Whooaaa…kirain cuma dua yang baru…

Yep. Emang sih, posisi yang sebenernya kosong itu adalah Menteri Sosial dan Menteri KKP, namun kan emang dari awal Pak Jokowi udah pernah wanti-wanti bahwa kalo ada menteri yang kinerjanya kurang, atau B aja, bisa juga diganti.
 
I see…
Nah selain dua kursi menteri kosong tadi, satu pos yang juga paling disorot adalah posisi Menteri Kesehatan. Jadi emang kabarnya nih, penunjukan Pak BGS udah disiapkan sejak Oktober lalu, sepulang beliau dari Jenewa dan London untuk melobi sejumlah produsen vaksin Covid-19. Waktu itu, Mensesneg Pratikno udah meminta BGS berdiskusi dengan beragam kalangan yang bergerak di bidang kesehatan.
 
Tapi kan Pak BGS bukan dokter…
Yhaa doi bankir, tapi emang kalo menurut Ahli Epidemiologi Universitas Indonesia (UI), Pandu Riono sih, seorang Menteri Kesehatan emang nggak perlu berasal dari background dokter untuk mereformasi manajemen dan sistem kesehatan publik yang dinilainya lumpuh. Hal ini diamini oleh Ketua Satgas Covid-19 dari IDI Zubairi Djoerban yang nggak masalahin soal latar belakang BGS. In his words: “Mau latar belakangnya itu fisika nuklir, kesehatan masyarakat, dokter, epidemiolog atau apa, asal kemampuan manajerialnya bagus dan tahu persis persoalan di lapangan, ya tidak masalah. Apakah saya kecewa menkes saat ini bukan dari kalangan dokter?

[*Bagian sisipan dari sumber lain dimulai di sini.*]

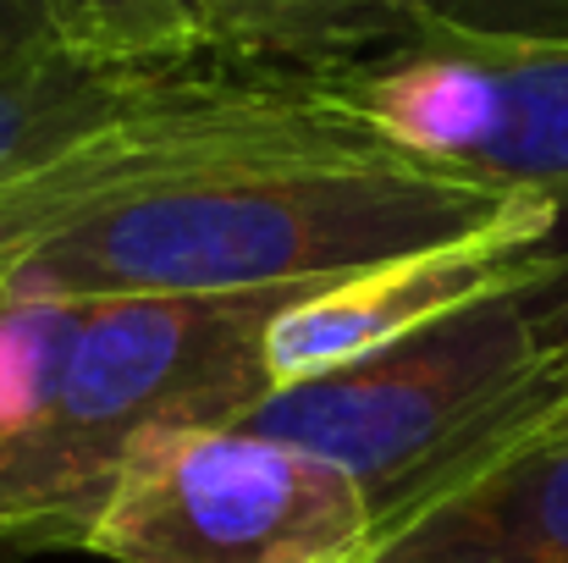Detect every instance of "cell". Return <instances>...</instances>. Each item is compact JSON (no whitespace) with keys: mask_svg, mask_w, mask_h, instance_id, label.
<instances>
[{"mask_svg":"<svg viewBox=\"0 0 568 563\" xmlns=\"http://www.w3.org/2000/svg\"><path fill=\"white\" fill-rule=\"evenodd\" d=\"M530 215L541 193L464 178L371 133L354 111L139 183L50 238L22 299H221L332 282Z\"/></svg>","mask_w":568,"mask_h":563,"instance_id":"obj_1","label":"cell"},{"mask_svg":"<svg viewBox=\"0 0 568 563\" xmlns=\"http://www.w3.org/2000/svg\"><path fill=\"white\" fill-rule=\"evenodd\" d=\"M568 409V249L343 371L293 381L243 425L337 459L376 520L425 503Z\"/></svg>","mask_w":568,"mask_h":563,"instance_id":"obj_2","label":"cell"},{"mask_svg":"<svg viewBox=\"0 0 568 563\" xmlns=\"http://www.w3.org/2000/svg\"><path fill=\"white\" fill-rule=\"evenodd\" d=\"M310 288L83 299L33 420L0 453V563L83 553L128 453L166 425L243 420L276 392L265 338Z\"/></svg>","mask_w":568,"mask_h":563,"instance_id":"obj_3","label":"cell"},{"mask_svg":"<svg viewBox=\"0 0 568 563\" xmlns=\"http://www.w3.org/2000/svg\"><path fill=\"white\" fill-rule=\"evenodd\" d=\"M381 520L371 492L326 453L243 420L144 436L89 547L105 563H359Z\"/></svg>","mask_w":568,"mask_h":563,"instance_id":"obj_4","label":"cell"},{"mask_svg":"<svg viewBox=\"0 0 568 563\" xmlns=\"http://www.w3.org/2000/svg\"><path fill=\"white\" fill-rule=\"evenodd\" d=\"M332 83L386 144L552 199L568 238V44L419 33Z\"/></svg>","mask_w":568,"mask_h":563,"instance_id":"obj_5","label":"cell"},{"mask_svg":"<svg viewBox=\"0 0 568 563\" xmlns=\"http://www.w3.org/2000/svg\"><path fill=\"white\" fill-rule=\"evenodd\" d=\"M332 117H343V100L321 78L237 72L172 117L139 122V128L100 139L22 183H6L0 188V293H17L22 265L50 238H61L72 221L111 204L116 193L172 178L183 167H204V161L271 144V139H293Z\"/></svg>","mask_w":568,"mask_h":563,"instance_id":"obj_6","label":"cell"},{"mask_svg":"<svg viewBox=\"0 0 568 563\" xmlns=\"http://www.w3.org/2000/svg\"><path fill=\"white\" fill-rule=\"evenodd\" d=\"M558 249H568L564 221L530 215V221H514V227H497V232H480L464 243L419 249V254L365 265V271L310 288L298 304H287L276 315V326L265 338L276 392L293 381H310V375L343 371L408 332H425L430 321L525 277L530 265H541Z\"/></svg>","mask_w":568,"mask_h":563,"instance_id":"obj_7","label":"cell"},{"mask_svg":"<svg viewBox=\"0 0 568 563\" xmlns=\"http://www.w3.org/2000/svg\"><path fill=\"white\" fill-rule=\"evenodd\" d=\"M237 72L243 67L226 61H105L61 44L0 67V188L139 122L172 117Z\"/></svg>","mask_w":568,"mask_h":563,"instance_id":"obj_8","label":"cell"},{"mask_svg":"<svg viewBox=\"0 0 568 563\" xmlns=\"http://www.w3.org/2000/svg\"><path fill=\"white\" fill-rule=\"evenodd\" d=\"M359 563H568V436H536L392 514Z\"/></svg>","mask_w":568,"mask_h":563,"instance_id":"obj_9","label":"cell"},{"mask_svg":"<svg viewBox=\"0 0 568 563\" xmlns=\"http://www.w3.org/2000/svg\"><path fill=\"white\" fill-rule=\"evenodd\" d=\"M419 33V0H204V56L276 72L343 78Z\"/></svg>","mask_w":568,"mask_h":563,"instance_id":"obj_10","label":"cell"},{"mask_svg":"<svg viewBox=\"0 0 568 563\" xmlns=\"http://www.w3.org/2000/svg\"><path fill=\"white\" fill-rule=\"evenodd\" d=\"M61 50L105 61H210L204 0H39Z\"/></svg>","mask_w":568,"mask_h":563,"instance_id":"obj_11","label":"cell"},{"mask_svg":"<svg viewBox=\"0 0 568 563\" xmlns=\"http://www.w3.org/2000/svg\"><path fill=\"white\" fill-rule=\"evenodd\" d=\"M78 315H83V299L0 293V453L44 403L50 381L61 371V354L78 332Z\"/></svg>","mask_w":568,"mask_h":563,"instance_id":"obj_12","label":"cell"},{"mask_svg":"<svg viewBox=\"0 0 568 563\" xmlns=\"http://www.w3.org/2000/svg\"><path fill=\"white\" fill-rule=\"evenodd\" d=\"M419 33L497 39V44H568V0H419Z\"/></svg>","mask_w":568,"mask_h":563,"instance_id":"obj_13","label":"cell"},{"mask_svg":"<svg viewBox=\"0 0 568 563\" xmlns=\"http://www.w3.org/2000/svg\"><path fill=\"white\" fill-rule=\"evenodd\" d=\"M50 44H55V33H50L39 0H0V67H17Z\"/></svg>","mask_w":568,"mask_h":563,"instance_id":"obj_14","label":"cell"},{"mask_svg":"<svg viewBox=\"0 0 568 563\" xmlns=\"http://www.w3.org/2000/svg\"><path fill=\"white\" fill-rule=\"evenodd\" d=\"M541 436H568V409L552 420V425H547V431H541Z\"/></svg>","mask_w":568,"mask_h":563,"instance_id":"obj_15","label":"cell"}]
</instances>
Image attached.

Saya sama sekali tidak kecewa,” gitu guys.
 
Terus-terus kalo yang lain gimana?
Yhaaa ada misalnya Bu Risma yang menduduki kursi Mensos. Kata Bu Risma, zuzur kaget, walaupun emang udah banyak yang bahas, tapi kaget aja karena beliau ga pernah kebayang jadi menteri. Selanjutnya Bu Risma bilang bahwa beliau bakal membenahi data bansos di Kemensos biar bisa tersalurkan secara lebih baik.
 
And of course…Papa Online.
Rite, papa online aka Pak Sandi. Nah soal pariwisata ini, Pak Sandi bilang bahwa beliau memiliki dua strategi dalam memajukan industri pariwisata dan ekonomi kreatif setelah dihantam pandemi covid-19. Pertama, inovasi, yang kedua, big data. Pak Sandi juga menjelaskan bahwa strategi inovasi perlu dilakukan untuk memetakan potensi bisnis sektor pariwisata dan ekonomi kreatif, karena dengan adanya inovasi ini, pelaku usaha bukan cuma bisa bertahan, tapi juga menangkap peluang bisnis.
 
Last question then… kok pada pake jaket biru sih kemaren?
Well, we tried to find out dan ternyata…sebenernya nggak ada alasan khusus sih kenapa pada pake jaket biru (biasanya kalo pengumuman menteri atau stafsus, seragamannya kemeja putih ajha), namun menurut Deputi Bidang Pers, Protokol, dan Media Bey Machmudin, pilihan warna ini diambil karena warna bitu ini menarik untuk dilihat mata. Secara biru ini warnanya cerah, segar, ceria, dan semangat.
Got it. Anything else I should know?
Well, para menteri rencananya bakal dilantik hari ini di pagi hari. Menanggapi reshuffle ini, banyak pihak yang menilai bahwa timingnya pas, terutama demi membangkitkan kepercayaan publik terhadap pemerintah. Rata-rata posisi menteri yang diganti berkaitan dengan pandemi covid-19.